ピケッティ 「21世紀の資本論」

Capital in the Twenty-First Century

Capital in the Twenty-First Century

 
書籍の紹介をどうやってするのが適当なのかというのはなかなか難しい問題。
今回の書籍のテーマは「21世紀の資本論」という名の下に、国と国の間や
個人と個人の間の資産格差、所得格差を扱っている。
かなり人の感情を逆撫でするデリケートな問題なので扱い方を間違えると大変な
ことになりそうな政治的な問題。ここまでpoliticalなものをこのブログで扱ったことは
あまりなかったかもしれない。
この書籍を紹介している他のブログ
ピケティ『21世紀の資本論』はなぜ論争を呼んでいるのか | nikkei BPnet 〈日経BPネット〉:日経BPオールジャンルまとめ読みサイト
↑のブログが本書の中身を一番、丁寧に紹介しているのではないかと思います。

そもそもこの本を、突貫工事で翻訳することになった人のブログ
山形浩生の「経済のトリセツ」
↑日本で出版される運びになったら一番、渦中になる人ということで、すこしカオスな感じで
紹介されている。ピケティの本を実際は読んでいないのに、いろいろと発言したり、書こうとしたり
する人がいるらしく、そういう人たちについて「ちゃんと読んでから書いて!」というメッセージを
送っている。

放送局出身のエコノミスト
池田信夫 blog : 21世紀の資本論
ガチで経済学をやり込んだようなので、いろいろと専門的な突っ込んだ考察が書いてあると思います。

ピケティの本は世界的な論争を呼び起こしている。タレブの『ブラック・スワン』以来だろう。特にクルーグマンは、NYRBに長文の書評を寄せて絶賛している。ピケティの最大の強みは、15年かけて最近300年の各国の税務資料を収集し、富の分配とその内訳について包括的な統計をつくったことだ

NHKでの紹介
http://www3.nhk.or.jp/news/web_tokushu/2014_1017.html
なんといっても、マスコミの強みを活かして、ピケティ本人に対するインタビューに成功している。

提供された情報:
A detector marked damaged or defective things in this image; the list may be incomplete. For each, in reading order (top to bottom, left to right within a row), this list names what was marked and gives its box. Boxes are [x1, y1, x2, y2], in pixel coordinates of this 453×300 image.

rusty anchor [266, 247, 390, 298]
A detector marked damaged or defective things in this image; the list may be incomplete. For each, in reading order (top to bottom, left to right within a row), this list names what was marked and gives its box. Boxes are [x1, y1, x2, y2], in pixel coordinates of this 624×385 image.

==

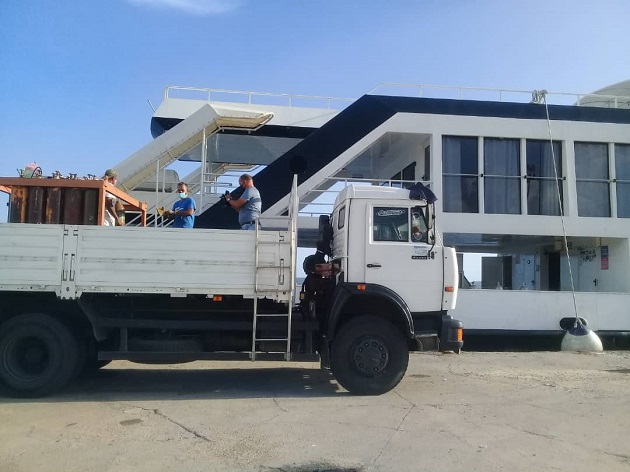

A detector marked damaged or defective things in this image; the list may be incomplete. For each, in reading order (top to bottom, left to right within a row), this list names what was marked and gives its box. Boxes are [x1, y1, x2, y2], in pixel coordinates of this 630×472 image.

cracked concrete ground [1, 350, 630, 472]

--

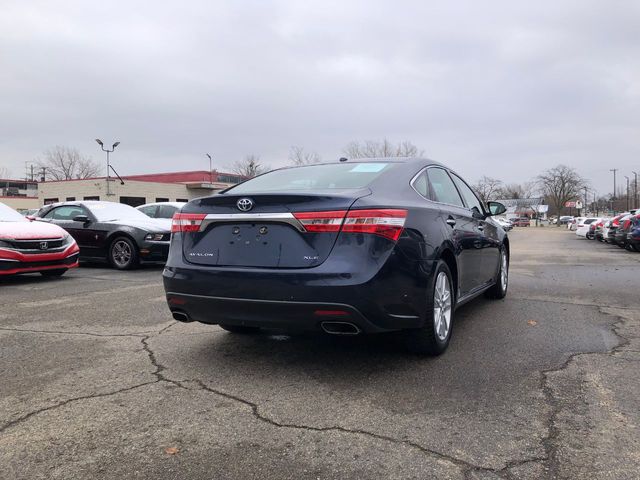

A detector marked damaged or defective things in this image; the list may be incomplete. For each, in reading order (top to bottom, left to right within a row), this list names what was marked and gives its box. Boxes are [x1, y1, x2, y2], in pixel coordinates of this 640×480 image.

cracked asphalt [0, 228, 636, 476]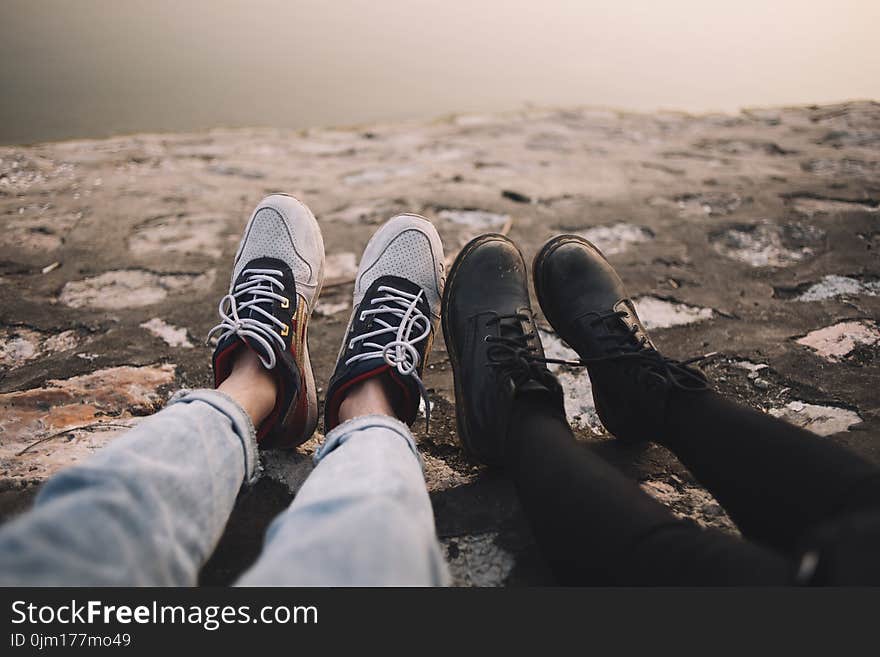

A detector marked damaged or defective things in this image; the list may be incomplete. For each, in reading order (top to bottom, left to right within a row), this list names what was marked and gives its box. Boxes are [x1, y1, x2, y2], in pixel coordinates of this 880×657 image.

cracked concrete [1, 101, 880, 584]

課題一覧:
1. 『21世紀の資本論』の紹介文のうち、「今回の書籍のテーマは「21世紀の資本論」という名の下に、国と国の間や」から「あまりなかったかもしれない。」までをそのまま書き写すこと。
2. 『21世紀の資本論』の紹介文によると、クルーグマンが長文の書評を寄せた媒体はどこか。
3. 『21世紀の資本論』の紹介文の最後の文に続けて、その先を書くこと。

課題の解答:
1.
今回の書籍のテーマは「21世紀の資本論」という名の下に、国と国の間や
個人と個人の間の資産格差、所得格差を扱っている。
かなり人の感情を逆撫でするデリケートな問題なので扱い方を間違えると大変な
ことになりそうな政治的な問題。ここまでpoliticalなものをこのブログで扱ったことは
あまりなかったかもしれない。

2. NYRB

3.
「21世紀の資本論」で伝えたかったことは何ですか?

ピケティ教授:
欧米や日本などでは、暮らしは楽にならないのに、金持ちばかりがいい思いをしていると感じている人が増えています。多くの人が今の資本主義の姿に疑問を持つようになっているのです。 私は、誰のもとにお金が集まってきたのか、歴史をさかのぼって明らかにしたいと思ってきました。所得税制度が作られたのは、フランスなど欧州各国やアメリカでは1900年前後です。日本ではもう少し早く始まりましたね。相続や資産に関するデータについては、イギリスやフランスでは18世紀にまでさかのぼることができます。無味乾燥なデータが、実は、私たちの暮らしそのものを表しています。

この本の筆者が、自前で運営しているホームページには
この本に挿入されているグラフをつくるためのデータがexcelファイル形式で
アップされていて、だれでもアクセスができる。↓がそこへのリンクになっている。
Thomas Piketty - capital21cen

本文は およそ19万ワード。
注釈の部分は加算していない。
本の作りからして少し変わっているなと思いました。
普通、学術っぽい書籍は本文と脚注にわかれます。私が法学部に在籍しているときに購入した法学系の教科書なんかも
その典型でした。
本書もそのスタイルを踏襲しているのですが、その脚注の部分が2階建てになっている。
とある統計データを、本文に掲載する。
そのデータについて脚注でコメントをつける。
そのデータや図表を作るときにどういう計算方法を用いたのかといったことをさらにウェブサイトでアップしている「技術的補遺」(山形訳)。
本書の中で少ししか出てこないジニ係数なんかも、この「補遺」の中では、係数の考え方から具体的な計算方法まで丁寧に書かれている。
また、本書の中で大事なデータは、そもそもそういうデータを誰が、どうやって作ったのかとか。
それに関連する論文は何かとか、本文の脚注に掲載することすら躊躇するようなマニアックな事項をすべて「補遺」にまとめている。
だから、本書をガチで読もうと思ったら、本文を読んで、脚注に飛んで、さらに、「技術的補遺」にジャンプする必要がある。
ネットにつなぎやすい端末が近くにあったほうがいいと思う。
バルザックの「ゴリオ爺さん」という文学作品が頻繁に引用されるけど、本書では、随所に様々な映画や文学作品の引用や紹介が
テーマにそってなされます。その引用されている作品の概要をすこしネットで見るだけでも、面白い発見(「息抜き?」)が
あると思います。下記は訳者によるバルザックの紹介があります。

バルザック『ゴリオ爺さん』:さすが元祖大衆小説。おもしろい! - 山形浩生の「経済のトリセツ」

筆者のピケッティは、MITで教鞭をとっていたこともある、フランス人のエコノミスト
こつこつとフランスで、税務署に蓄積されたデータを丁寧に調べ上げることで本書のもとになる研究成果を生んだということで
やはり、この書籍の中でも、フランスについての所得分布の推移についての記述は、群を抜いて優れていると思います。
私が、学生だったときに、「フランス法」の講義をうけたことがあります。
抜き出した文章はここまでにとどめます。